What to do:
Transcribe the data that follows precisely, omitting nothing.

(Spatial relationship records)
START
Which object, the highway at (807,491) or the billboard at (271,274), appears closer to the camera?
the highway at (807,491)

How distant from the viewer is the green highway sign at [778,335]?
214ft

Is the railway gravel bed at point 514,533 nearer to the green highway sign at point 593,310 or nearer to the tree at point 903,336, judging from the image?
END
Task answer:
Which object, the highway at (807,491) or the billboard at (271,274), appears closer to the camera?
the highway at (807,491)

How distant from the viewer is the green highway sign at [778,335]?
214ft

Is the railway gravel bed at point 514,533 nearer to the green highway sign at point 593,310 or nearer to the tree at point 903,336, judging from the image?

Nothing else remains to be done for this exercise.